Friday, November 04, 2011

Challenge 3: Place

I have challenged my students to write a college application essay of at least 300 words every day for 30 days, working off a long list of essay topics. Below is one of my attempts. (Note from the future: Out of about 50 students, 22 actually completed it. I tried but gave up after 18 days.)

#59: Discuss how a specific place can be used to help illustrate your personality.

Every day, I walk my dog to Mt. Hermon Flat. It's quite easy to find (although, really, I hope you won't bother): Walk out the back door of Oakville Terrace and through our backyard; turn left (don't forget to close the gate so the cows won't come in) and walk up the road for about 40 meters; make a sharp right past the gate that announces the "Winterline Centre [sic] for the Arts" and make your way up the steep and rocky path; and as you reach the top, look around you: behind you is Mt. Hermon, an old missionary home/former student dormitory/current staff apartment (don't worry, the residents can't see you from there, and they are rarely outside anyway so you won't see or hear them either); below to the right you might see, through the trees, our house, smoke drifting out the chimney; ahead of you is a rectangular open space about 15 meters wide and 40 meters long; to the left is a wooded valley, some hills, and off in the distance, peaking through the morning gloaming, are the peaks of the Himalaya. The deodar trees above sway gently in the breeze. Further up is the clear sky, punctuated by one star hanging on. In the grass near the edge that overlooks the mountain range is a small clay cup and saucer -- the cup has some flower petals inside and the saucer some sugar and a coin. Try not to disturb these. Someone has been here recently to do a puja ceremony to the local deity. The deity, by the way, must be around you, surrounding you, overwhelming you, but don't expect to see a small altar or flashing neon lights.

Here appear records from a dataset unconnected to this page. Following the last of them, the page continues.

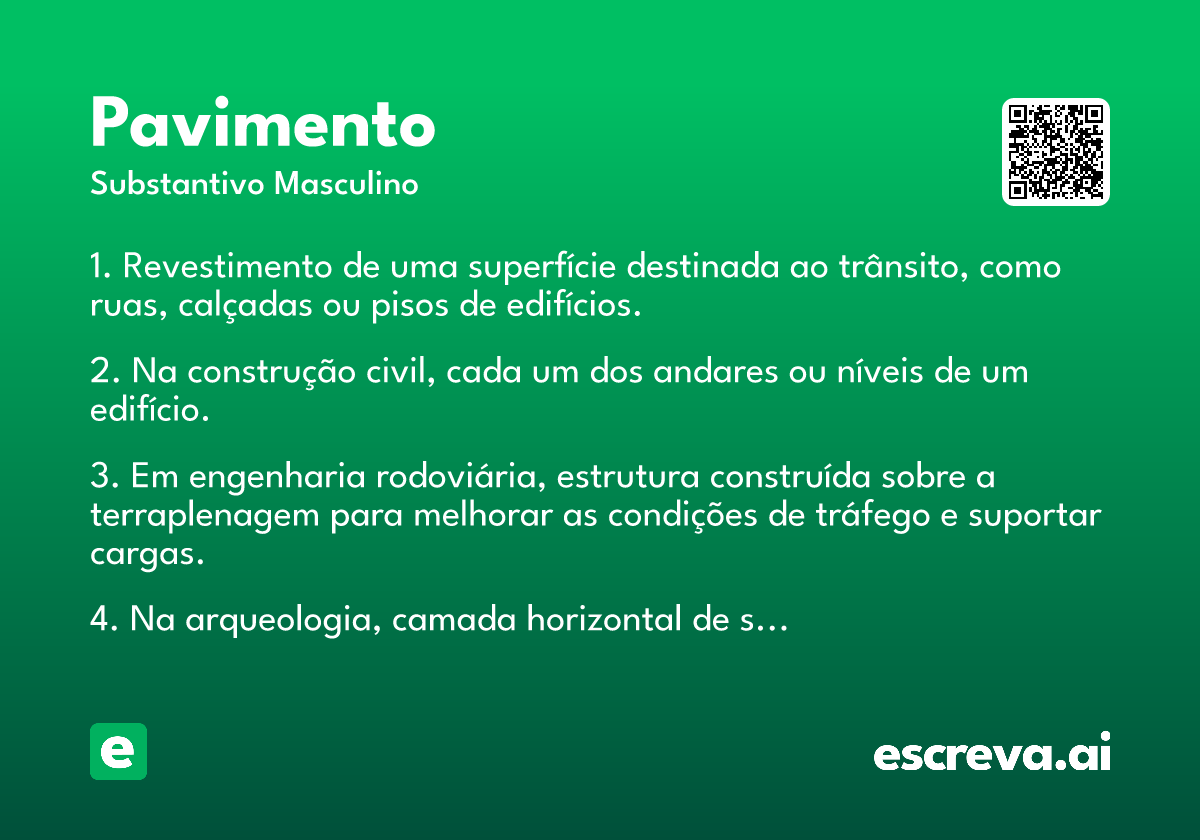 Pavimento
Substantivo Masculino

1. Revestimento de uma superfície destinada ao trânsito, como ruas, calçadas ou pisos de edifícios.

2. Na construção civil, cada um dos andares ou níveis de um edifício.

3. Em engenharia rodoviária, estrutura construída sobre a terraplenagem para melhorar as condições de tráfego e suportar cargas.

4. Na arqueologia, camada horizontal de s…

e

escreva.ai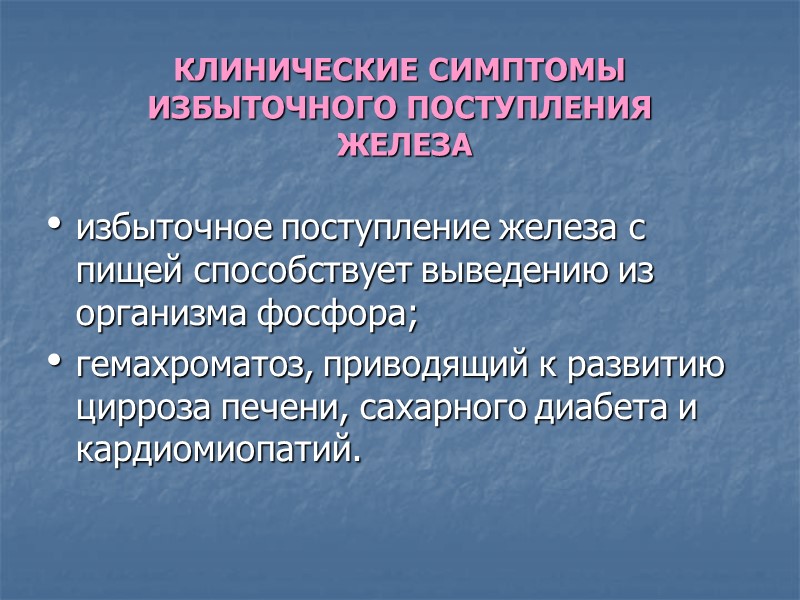 КЛИНИЧЕСКИЕ СИМПТОМЫ ИЗБЫТОЧНОГО ПОСТУПЛЕНИЯ ЖЕЛЕЗА

• избыточное поступление железа с пищей способствует выведению из организма фосфора;

• гемахроматоз, приводящий к развитию цирроза печени, сахарного диабета и кардиомиопатий.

You might think that "Flat" is an odd name for this place. There isn't much flat space. If you walk ahead, the ground rolls around you; you take three steps up a small embankment and are surrounded by new trees and scrub; you skip over a boulder and watch your footing on the narrow gravel path, or you may tumble down a very steep khud, down the steep ravine.

There is so much for the dog to investigate. His tail curls high above him and his nose rarely leaves the ground as he scampers from tree to rock to fallen wood rose. What does he sense? What was here last night? Certainly no humans; this is one place that is relatively free of footprints and litter. Perhaps a leopard? You've never seen one, but you hear stories. Perhaps jackals? There were two on the path in front of the house last week. The dog freezes, paw up, pointing, before charging into the brush. An explosion of feathers startles you; three mountain quail take flight as the dog yelps in excitement. Or perhaps it's distress; he so desperately wants to catch one. You can't help it, you laugh.

You can pause here on Mt. Hermon Flat, watch the mountains absorb the morning light, reflect on the possibilities of life and beauty. It's a solitary spot, yet it's so close to home. Whistle to the dog and the neighbors can hear.

I hope you don't ever visit. I don't want you to spoil it. But I do want to share this place with you. I want you to experience the beauty and tranquility. Perhaps tonight? You don't want to miss seeing the clouds around the mountains burst into color -- from white to pink to many shades of red to gray. It lasts a few minutes. Don't bother bringing a camera; you can't capture this. Any of it.